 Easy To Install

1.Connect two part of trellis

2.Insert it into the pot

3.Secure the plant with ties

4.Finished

* * *

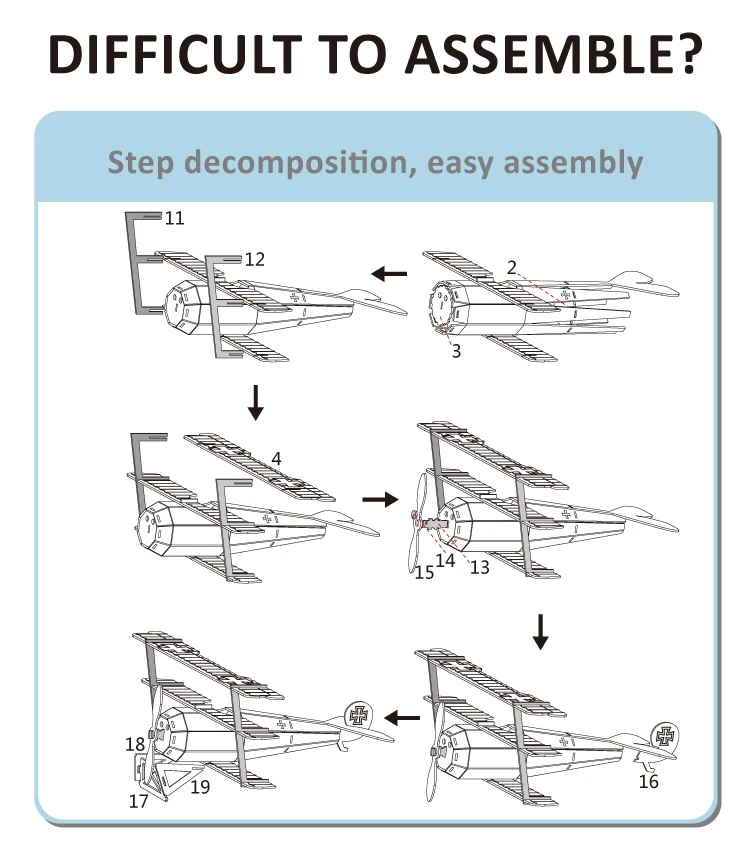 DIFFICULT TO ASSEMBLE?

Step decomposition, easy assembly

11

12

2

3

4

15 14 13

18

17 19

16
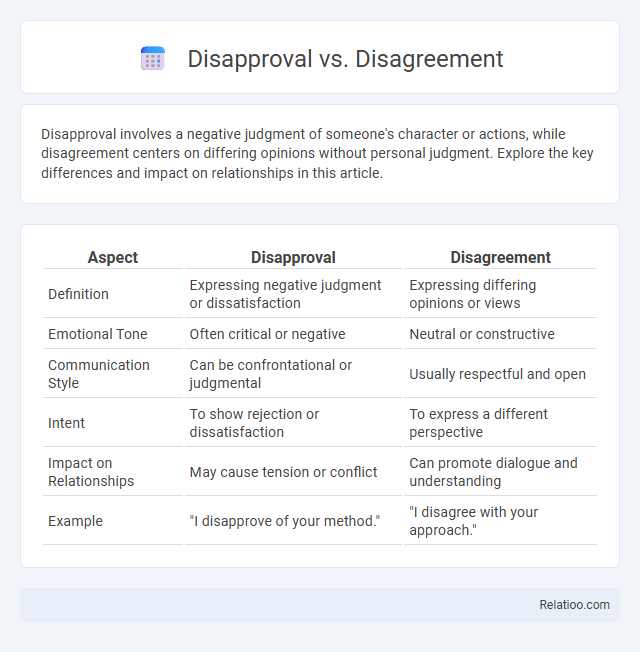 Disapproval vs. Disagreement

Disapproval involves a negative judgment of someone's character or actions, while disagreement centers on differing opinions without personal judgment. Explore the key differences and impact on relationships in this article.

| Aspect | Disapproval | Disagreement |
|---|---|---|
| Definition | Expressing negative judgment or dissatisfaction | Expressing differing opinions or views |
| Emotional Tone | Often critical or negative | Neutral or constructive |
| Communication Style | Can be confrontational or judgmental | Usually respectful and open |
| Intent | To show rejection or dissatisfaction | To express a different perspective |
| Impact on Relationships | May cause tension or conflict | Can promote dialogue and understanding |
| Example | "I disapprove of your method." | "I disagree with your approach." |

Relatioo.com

...

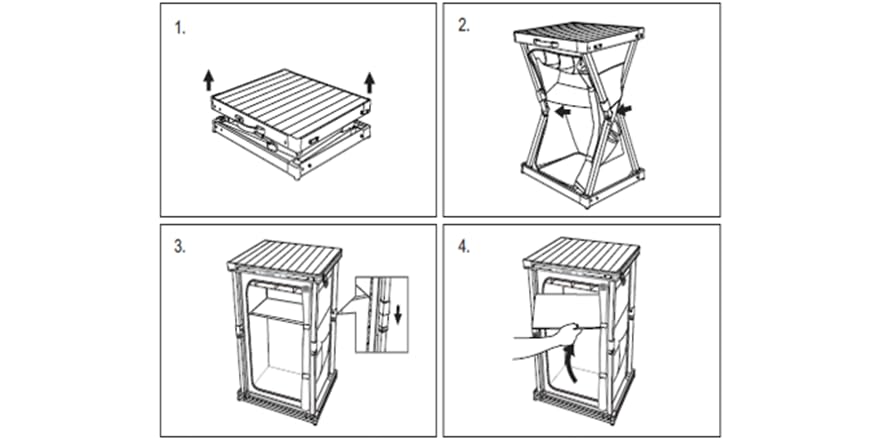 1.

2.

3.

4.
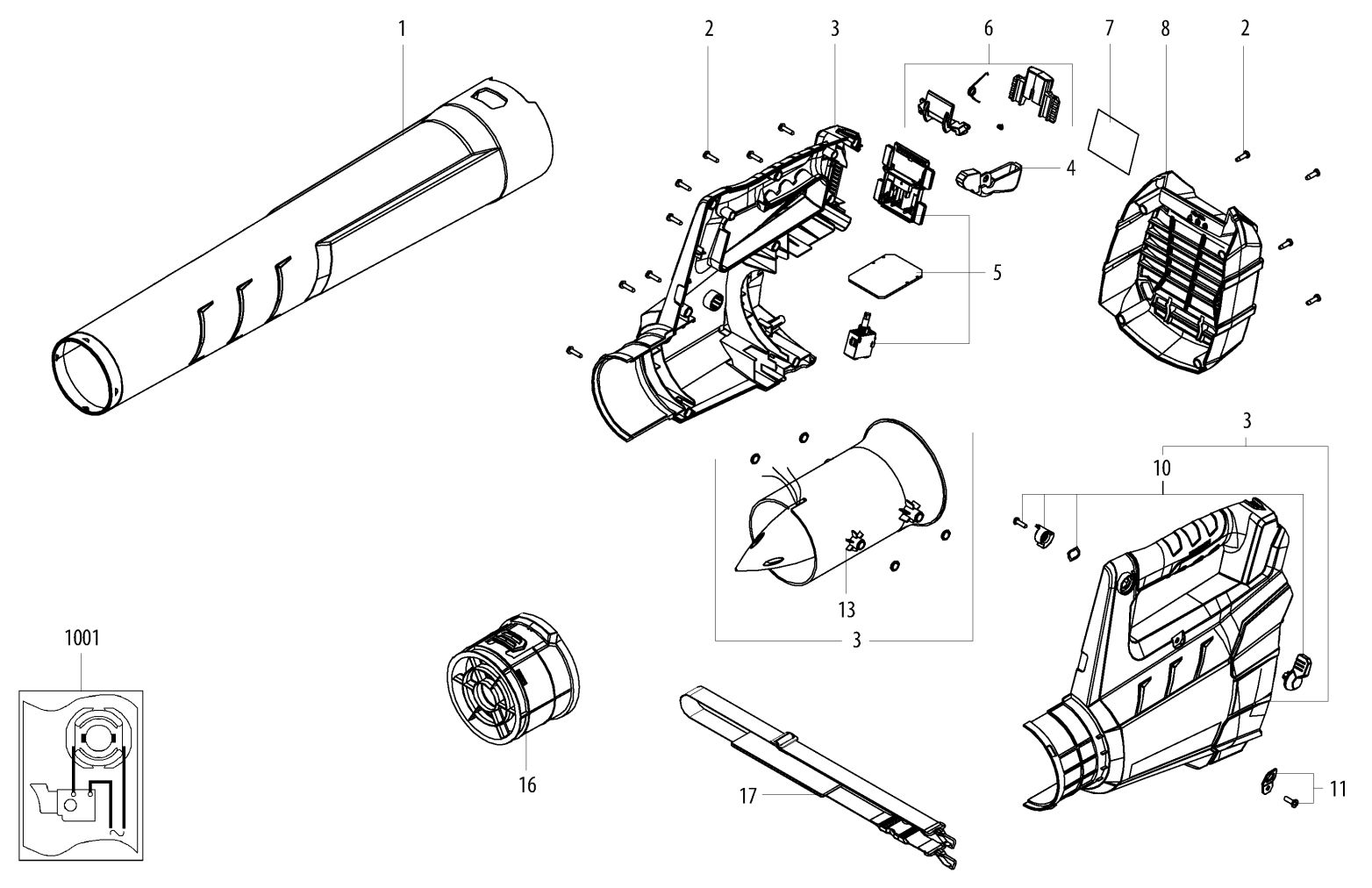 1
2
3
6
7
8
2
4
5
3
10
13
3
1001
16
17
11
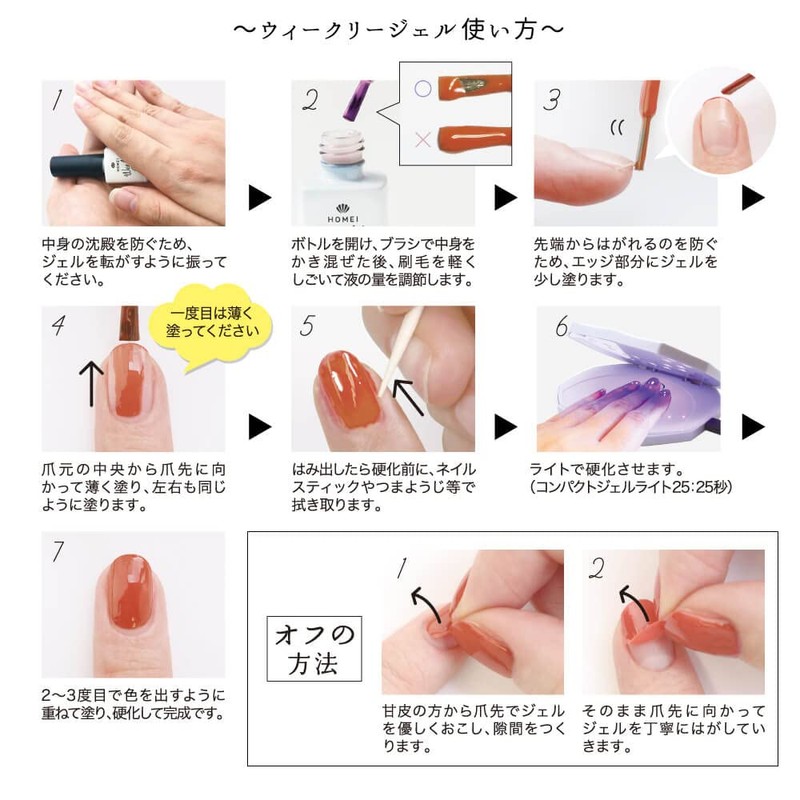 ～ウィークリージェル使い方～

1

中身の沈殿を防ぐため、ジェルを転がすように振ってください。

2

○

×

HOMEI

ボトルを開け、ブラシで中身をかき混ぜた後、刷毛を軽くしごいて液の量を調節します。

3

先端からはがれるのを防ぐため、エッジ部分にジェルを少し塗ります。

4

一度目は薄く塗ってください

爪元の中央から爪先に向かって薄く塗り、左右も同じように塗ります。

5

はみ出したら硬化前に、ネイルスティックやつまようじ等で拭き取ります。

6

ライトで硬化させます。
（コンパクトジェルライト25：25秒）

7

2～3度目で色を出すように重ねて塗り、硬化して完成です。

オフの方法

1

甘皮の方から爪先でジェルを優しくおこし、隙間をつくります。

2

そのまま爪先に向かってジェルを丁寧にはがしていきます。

Your assignment => Given the data above, transcribe exactly the lines from the one containing "respectful and open |" down to the one containing "and understanding |", and no others.

Finished exercise =>
| Communication Style | Can be confrontational or judgmental | Usually respectful and open |
| Intent | To show rejection or dissatisfaction | To express a different perspective |
| Impact on Relationships | May cause tension or conflict | Can promote dialogue and understanding |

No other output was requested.